GOAL:
Locate the line that contains "Looking carefully at", then copy it and all later lines of the data below exactly, through the last one.

>> START GIVEN DATA

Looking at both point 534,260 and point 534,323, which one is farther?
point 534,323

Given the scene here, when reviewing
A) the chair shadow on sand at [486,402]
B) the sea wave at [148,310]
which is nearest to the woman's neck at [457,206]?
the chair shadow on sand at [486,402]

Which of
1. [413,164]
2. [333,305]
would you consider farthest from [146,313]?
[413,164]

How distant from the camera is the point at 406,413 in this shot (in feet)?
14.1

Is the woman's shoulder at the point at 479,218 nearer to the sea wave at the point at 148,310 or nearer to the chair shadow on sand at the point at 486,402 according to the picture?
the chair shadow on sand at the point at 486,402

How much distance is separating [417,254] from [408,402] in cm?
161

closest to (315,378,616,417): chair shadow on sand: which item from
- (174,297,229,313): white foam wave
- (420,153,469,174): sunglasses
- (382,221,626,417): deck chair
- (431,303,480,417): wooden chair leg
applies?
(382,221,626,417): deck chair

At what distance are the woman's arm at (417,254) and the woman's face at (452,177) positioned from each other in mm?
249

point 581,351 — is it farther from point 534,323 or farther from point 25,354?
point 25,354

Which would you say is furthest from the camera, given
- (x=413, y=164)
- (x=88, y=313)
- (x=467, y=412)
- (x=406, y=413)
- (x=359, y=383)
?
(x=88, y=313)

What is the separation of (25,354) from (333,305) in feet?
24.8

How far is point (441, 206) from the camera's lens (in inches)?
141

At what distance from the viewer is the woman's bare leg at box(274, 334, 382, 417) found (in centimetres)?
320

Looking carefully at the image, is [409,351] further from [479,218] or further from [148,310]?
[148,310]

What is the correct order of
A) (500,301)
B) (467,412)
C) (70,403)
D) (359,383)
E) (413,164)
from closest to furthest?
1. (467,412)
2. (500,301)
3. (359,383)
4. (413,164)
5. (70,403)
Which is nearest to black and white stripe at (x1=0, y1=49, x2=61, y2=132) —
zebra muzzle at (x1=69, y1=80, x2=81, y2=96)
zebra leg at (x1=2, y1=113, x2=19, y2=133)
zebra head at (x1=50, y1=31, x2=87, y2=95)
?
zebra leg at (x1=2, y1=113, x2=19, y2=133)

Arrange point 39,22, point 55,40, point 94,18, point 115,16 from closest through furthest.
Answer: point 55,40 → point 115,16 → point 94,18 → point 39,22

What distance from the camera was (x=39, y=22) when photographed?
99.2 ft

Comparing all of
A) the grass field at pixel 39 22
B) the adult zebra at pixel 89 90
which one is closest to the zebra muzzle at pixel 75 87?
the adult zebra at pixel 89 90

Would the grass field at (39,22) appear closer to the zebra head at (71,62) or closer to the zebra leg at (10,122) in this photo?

>> END GIVEN DATA

FULL RESPONSE:
Looking carefully at the image, is [409,351] further from [479,218] or further from [148,310]?
[148,310]

What is the correct order of
A) (500,301)
B) (467,412)
C) (70,403)
D) (359,383)
E) (413,164)
from closest to furthest?
1. (467,412)
2. (500,301)
3. (359,383)
4. (413,164)
5. (70,403)
Which is nearest to black and white stripe at (x1=0, y1=49, x2=61, y2=132) —
zebra muzzle at (x1=69, y1=80, x2=81, y2=96)
zebra leg at (x1=2, y1=113, x2=19, y2=133)
zebra head at (x1=50, y1=31, x2=87, y2=95)
?
zebra leg at (x1=2, y1=113, x2=19, y2=133)

Arrange point 39,22, point 55,40, point 94,18, point 115,16 from closest through furthest.
Answer: point 55,40 → point 115,16 → point 94,18 → point 39,22

What distance from the camera was (x=39, y=22) when photographed?
99.2 ft

Comparing all of
A) the grass field at pixel 39 22
B) the adult zebra at pixel 89 90
which one is closest to the zebra muzzle at pixel 75 87?
the adult zebra at pixel 89 90

Would the grass field at (39,22) appear closer to the zebra head at (71,62) or closer to the zebra leg at (10,122) in this photo?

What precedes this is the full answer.